Une affiche rouge scotchée sur un mur, qui se termine par les mots «À BAS L'IMPÉRIALISME SUISSE, POUR UNE INTIFADA MONDIALE!» C'est le document transmis à Blick par un témoin de passage à Géopolis, où trainent encore des traces de l'occupation du hall du bâtiment de l'Université de Lausanne (UNIL) par des étudiants et activistes pro-palestiniens.
Lors de la conférence de presse de clôture d'occupation du collectif, ce mercredi 17 mai, un représentant de l'Université de Bâle avait terminé son intervention en anglais par le slogan «Longue vie à l'intifada estudiantine globale!», juste après avoir mentionné les «intimidations» subies de la part de son institution pour des slogans «complètement légaux» comme «Intifada until victory». L'utilisation de ce mot, qui se traduit de l'arabe au français par «soulèvement», n'est pas anodine.
«Soulèvement» ou «terrorisme»?
Il fait référence à deux épisodes de violence accrue dans l'histoire du conflit israélo-palestinien. La première Intifada, de 1987 à 1993, et la seconde Intifada, de 2000 à 2005. Si Israël considère ces périodes comme des campagnes de terrorisme palestinien, les Palestiniens y voient une révolte justifiée contre l'occupation et la colonisation.
Par ailleurs, ce mot décrit aussi des mouvements révolutionnaires survenus au Liban, en Irak, en Algérie, en Tunisie et dans le Sahara occidental. En particulier sur les campus américains, l'idée d'une «Intifada estudiantine» a déjà été évoquée à plusieurs reprises par les manifestants.
Question «de politique de classe»
Plus généralement, le premier paragraphe du texte, fermement ancré à gauche, indique: «La tâche impérative du mouvement est celle de l'élargissement. Nous, étudiantes et étudiants, nous devons nous coordonner pour construire un mouvement estudiantin de masse.» L'occupation à Géopolis ne constituerait donc que «les prémices» d'une mobilisation plus large.
Dans la réaction des institutions suisses et des universités au mouvement étudiant, le texte critique avant tout des «intérêts de classe». Le recteur de l'UNIL Frédéric Herman et son homologue de l'Université de Genève (UNIGE) Audrey Leuba — uniquement désignés par leur nom de famille — seraient «complètement soumis aux directives de l'État bourgeois».

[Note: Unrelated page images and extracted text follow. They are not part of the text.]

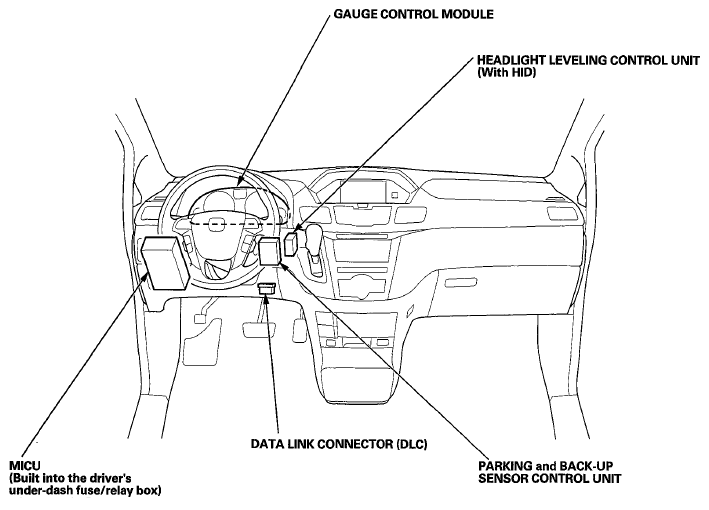 GAUGE CONTROL MODULE

HEADLIGHT LEVELING CONTROL UNIT
(With HID)

MICU
(Built into the driver's under-dash fuse/relay box)

DATA LINK CONNECTOR (DLC)

PARKING and BACK-UP SENSOR CONTROL UNIT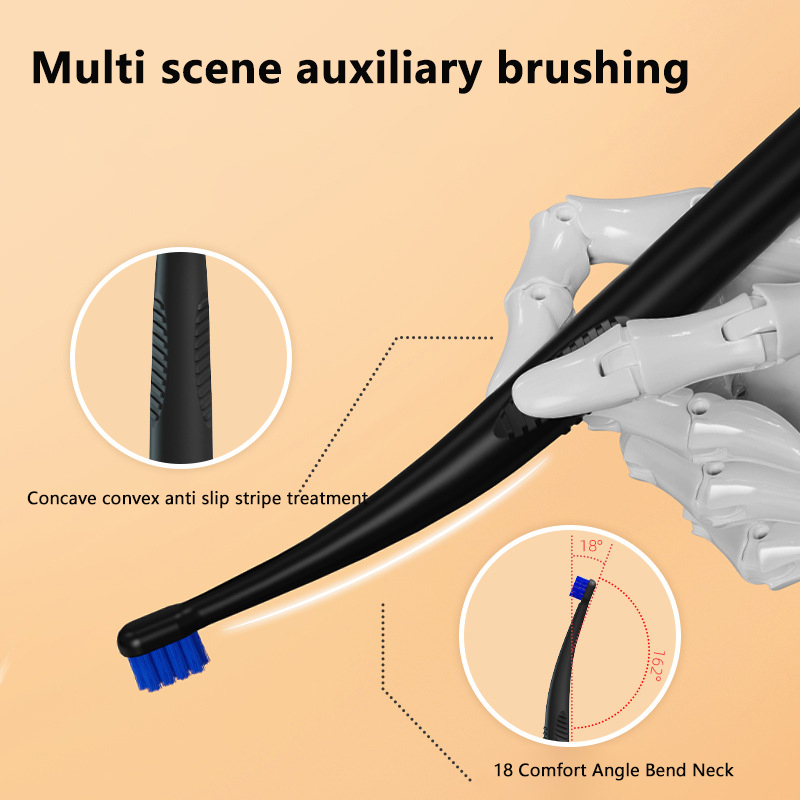 Multi scene auxiliary brushing

Concave convex anti slip stripe treatment

18°

162°

18 Comfort Angle Bend Neck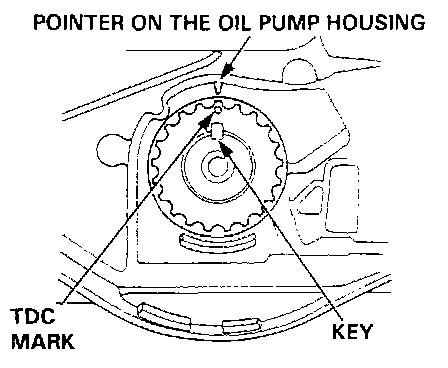 POINTER ON THE OIL PUMP HOUSING

TDC MARK

KEY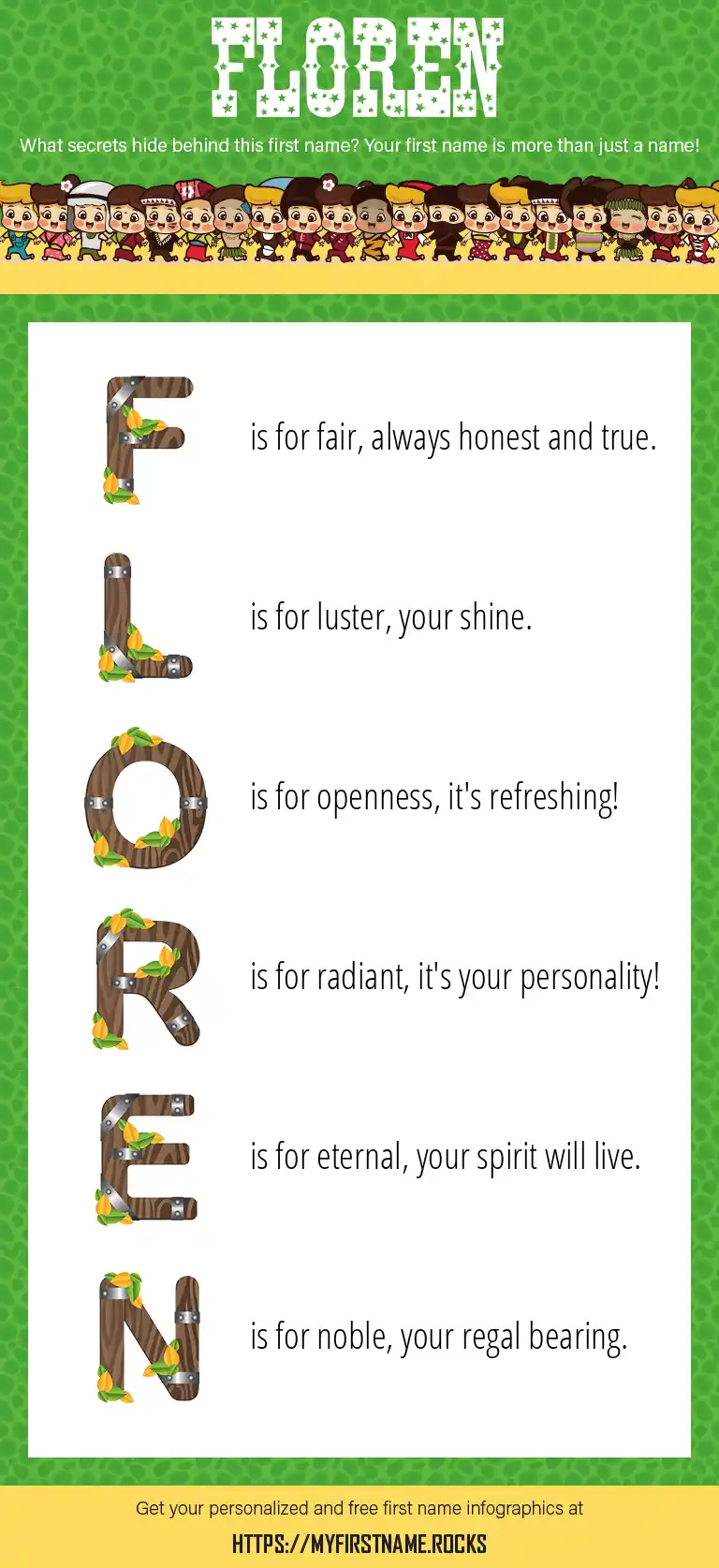 FLOREN

What secrets hide behind this first name? Your first name is more than just a name!

F is for fair, always honest and true.

L is for luster, your shine.

O is for openness, it's refreshing!

R is for radiant, it's your personality!

E is for eternal, your spirit will live.

N is for noble, your regal bearing.

Get your personalized and free first name infographics at

HTTPS://MYFIRSTNAME.ROCKS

«Les complices du génocide en Palestine sont les mêmes qui attaquent nos rentes, nos retraites et nos salaires!, déclare encore le texte blanc sur fond rouge. Ils ne sont guidés que par le profit!» Dans une rhétorique toute communiste, le document s'adresse ensuite aux «travailleurs et travailleuses», les seuls capables «de paralyser la société à travers des méthodes de lutte des classes comme la grève».
Grève des «travailleurs» des TPG?
Une façon de demander «l'aide de la classe ouvrière» pour «aller jusqu'au bout» de leurs revendications et «faire pression sur l'État». Fait intéressant, les rédacteurs de ce texte évoquent avoir obtenu les soutiens de certains «travailleurs» de Transports publics genevois (TPG).
«Nous vous soutenons, et on vous laissera bloquer les trams si vous voulez», auraient répondu des employés des TPG aux «camarades» genevois. De quoi rallier les corps étudiants et salariés sensibles à la cause palestinienne. «Unis, nous vaincrons!» et «FRAPPONS ENSEMBLE», invitent encore deux des dernières phrases avant l'appel à une «intifada mondiale».
Aller «jusqu'aux coups»
Le témoin de Blick a par ailleurs retrouvé une poésie dans les toilettes des filles, signée du nom du collectif d'occupants. Ces quelques rimes évoquent la volonté de continuer le combat, notamment dans une dynamique de violence, en projetant «notre armure jusqu'aux coups».
Le même témoin mentionne encore d'autres éléments de texte: une pierre à l'extérieur de Géopolis taguée «À Gaza, propageons l'intifada», ou encore des autocollants «Antisionistes parce qu'antifascistes» renvoyant au site Samidoun. Ce «réseau de solidarité avec les prisonniers palestiniens» est considéré comme terroriste en Allemagne, mais peut s'organiser comme bon lui semble en Suisse.